Asked why he makes research a priority in his career, LTC (Ret) Fujio McPherson, DAOM 2010, MSN, ARNP, LAc, responds that he wants “to show that Chinese medicine, as a system of care, is not only effective at improving clinical outcomes, but also in changing behavior, which is a critical component of health promotion.” Now on the leading edge of the U.S. military’s new wave of alternative medicine studies, Fujio credits OCOM’s doctoral program and its emphasis on research as having a great influence on his current research efforts.


Although he started his professional career as a combat medic and nurse practitioner, there were several early signs that he should pursue Chinese medicine. Thirty years ago, Fujio’s wife discovered a book by OCOM Research Department founder Dr. Richard Hammerschlag and suggested that Chinese medicine might be Fujio’s calling. While stationed in Korea years later, an effective series of acupuncture to treat his hypertension piqued Fujio’s interest in the medicine. Finally, when Fujio—then an Army nurse practitioner stationed in Japan—found his colleague burning moxa in his clinic, he decided to heed the signs and follow his passion, eventually graduating from Bastyr University’s acupuncture program.


Fujio’s first study as an acupuncturist, a survey of the use of complementary and alternative medicine (CAM) by active duty soldiers, was published in the Military Medicine Journal in 2001. A grant-funded study followed which evaluated the effectiveness of CAM for patients with chronic pain.

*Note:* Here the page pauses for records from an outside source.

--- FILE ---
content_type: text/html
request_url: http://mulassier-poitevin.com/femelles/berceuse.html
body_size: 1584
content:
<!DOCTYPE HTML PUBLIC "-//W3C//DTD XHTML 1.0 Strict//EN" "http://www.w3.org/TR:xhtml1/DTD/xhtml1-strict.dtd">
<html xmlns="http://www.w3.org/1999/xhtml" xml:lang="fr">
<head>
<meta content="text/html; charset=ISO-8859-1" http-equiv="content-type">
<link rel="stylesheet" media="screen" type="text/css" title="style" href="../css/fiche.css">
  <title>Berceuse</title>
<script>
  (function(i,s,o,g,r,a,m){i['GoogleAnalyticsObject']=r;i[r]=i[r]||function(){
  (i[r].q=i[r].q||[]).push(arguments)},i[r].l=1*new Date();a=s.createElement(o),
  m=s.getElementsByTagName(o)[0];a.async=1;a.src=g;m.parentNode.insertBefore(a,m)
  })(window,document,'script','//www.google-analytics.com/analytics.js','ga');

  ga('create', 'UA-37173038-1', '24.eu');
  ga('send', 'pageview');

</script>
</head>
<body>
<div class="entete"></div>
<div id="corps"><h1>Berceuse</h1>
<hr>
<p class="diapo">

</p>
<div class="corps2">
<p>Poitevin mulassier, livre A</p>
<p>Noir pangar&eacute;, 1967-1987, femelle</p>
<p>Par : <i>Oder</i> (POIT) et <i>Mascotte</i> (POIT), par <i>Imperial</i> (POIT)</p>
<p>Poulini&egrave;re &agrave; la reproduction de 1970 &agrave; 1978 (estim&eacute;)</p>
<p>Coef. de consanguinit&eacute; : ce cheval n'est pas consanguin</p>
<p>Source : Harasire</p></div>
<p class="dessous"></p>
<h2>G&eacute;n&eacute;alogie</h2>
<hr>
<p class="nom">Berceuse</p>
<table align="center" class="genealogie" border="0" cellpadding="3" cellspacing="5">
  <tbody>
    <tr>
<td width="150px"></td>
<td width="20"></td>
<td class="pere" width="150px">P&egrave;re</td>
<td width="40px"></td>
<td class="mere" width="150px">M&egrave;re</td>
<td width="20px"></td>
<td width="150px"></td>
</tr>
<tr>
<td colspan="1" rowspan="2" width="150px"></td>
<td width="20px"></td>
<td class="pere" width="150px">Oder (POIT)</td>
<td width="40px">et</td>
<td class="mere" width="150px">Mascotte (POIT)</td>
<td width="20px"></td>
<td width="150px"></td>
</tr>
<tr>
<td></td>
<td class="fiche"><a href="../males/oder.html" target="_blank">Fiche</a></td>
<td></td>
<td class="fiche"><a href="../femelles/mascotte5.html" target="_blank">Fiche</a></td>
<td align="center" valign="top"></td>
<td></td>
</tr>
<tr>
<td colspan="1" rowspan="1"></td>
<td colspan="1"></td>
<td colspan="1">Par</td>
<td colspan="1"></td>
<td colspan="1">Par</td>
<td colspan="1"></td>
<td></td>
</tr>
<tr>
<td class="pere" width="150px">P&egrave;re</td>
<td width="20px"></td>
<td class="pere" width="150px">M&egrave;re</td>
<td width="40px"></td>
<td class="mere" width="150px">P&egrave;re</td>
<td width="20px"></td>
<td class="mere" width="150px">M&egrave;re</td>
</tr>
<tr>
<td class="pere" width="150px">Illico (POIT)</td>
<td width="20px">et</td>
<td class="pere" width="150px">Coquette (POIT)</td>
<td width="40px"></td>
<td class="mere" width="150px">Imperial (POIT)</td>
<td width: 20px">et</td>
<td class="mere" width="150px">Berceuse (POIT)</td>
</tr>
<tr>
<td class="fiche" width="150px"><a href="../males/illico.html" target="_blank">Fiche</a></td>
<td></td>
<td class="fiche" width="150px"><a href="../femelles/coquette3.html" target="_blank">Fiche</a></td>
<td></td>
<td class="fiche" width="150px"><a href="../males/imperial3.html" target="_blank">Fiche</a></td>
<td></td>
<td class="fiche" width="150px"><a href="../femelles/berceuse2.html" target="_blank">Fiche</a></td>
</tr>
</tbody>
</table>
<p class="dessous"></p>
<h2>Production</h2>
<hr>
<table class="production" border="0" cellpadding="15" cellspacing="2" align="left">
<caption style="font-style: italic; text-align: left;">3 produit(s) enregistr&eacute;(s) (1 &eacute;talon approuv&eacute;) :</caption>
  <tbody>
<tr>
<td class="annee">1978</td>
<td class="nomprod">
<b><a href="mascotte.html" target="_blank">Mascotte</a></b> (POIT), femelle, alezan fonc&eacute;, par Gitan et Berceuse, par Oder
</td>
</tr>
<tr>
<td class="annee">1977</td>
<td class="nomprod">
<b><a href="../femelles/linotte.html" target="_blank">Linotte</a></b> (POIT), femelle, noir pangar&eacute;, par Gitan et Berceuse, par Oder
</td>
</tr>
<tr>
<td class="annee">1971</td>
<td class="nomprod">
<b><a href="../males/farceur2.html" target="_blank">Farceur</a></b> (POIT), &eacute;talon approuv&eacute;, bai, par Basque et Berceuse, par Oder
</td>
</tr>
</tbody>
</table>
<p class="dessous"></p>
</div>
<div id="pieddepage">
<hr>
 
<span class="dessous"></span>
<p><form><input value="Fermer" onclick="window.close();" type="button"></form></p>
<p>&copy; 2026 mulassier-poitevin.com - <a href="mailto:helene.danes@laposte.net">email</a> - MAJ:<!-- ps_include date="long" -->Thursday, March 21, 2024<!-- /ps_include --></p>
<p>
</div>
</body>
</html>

The results of the study were significant, reducing pain scores and hospital utilization rates by 60%. Along with his research work, Fujio treats patients at Madigan Army Medical Center using a holistic system of care he continues to develop, often including behavioral therapy, nutrition, massage, and acupuncture in his patients’ treatment plans.


During his doctoral program at OCOM, Fujio received the military’s approval for another research project—this time as a civilian—in which he further demonstrated the effectiveness of Chinese medicine to treat anxiety. Fujio used this study as his capstone project for OCOM, and his research is currently under review for publication in Alternative Therapies in Health and Medicine magazine.

Fujio maintains a close connection with the OCOM Research Department as he awaits approval of his latest grant application and plots his next project, a study that will test a holistic approach to Chinese medicine for the treatment of narcotic-dependent pain patients. A passionate believer that the healing power of Chinese medicine extends beyond acupuncture to change behavior and promote self-healing, Fujio says OCOM’s doctoral program gives voice to the profession while serving to make students and future research leaders “better prepared to understand and defend Chinese medicine as a whole medicine as opposed to just a procedure.”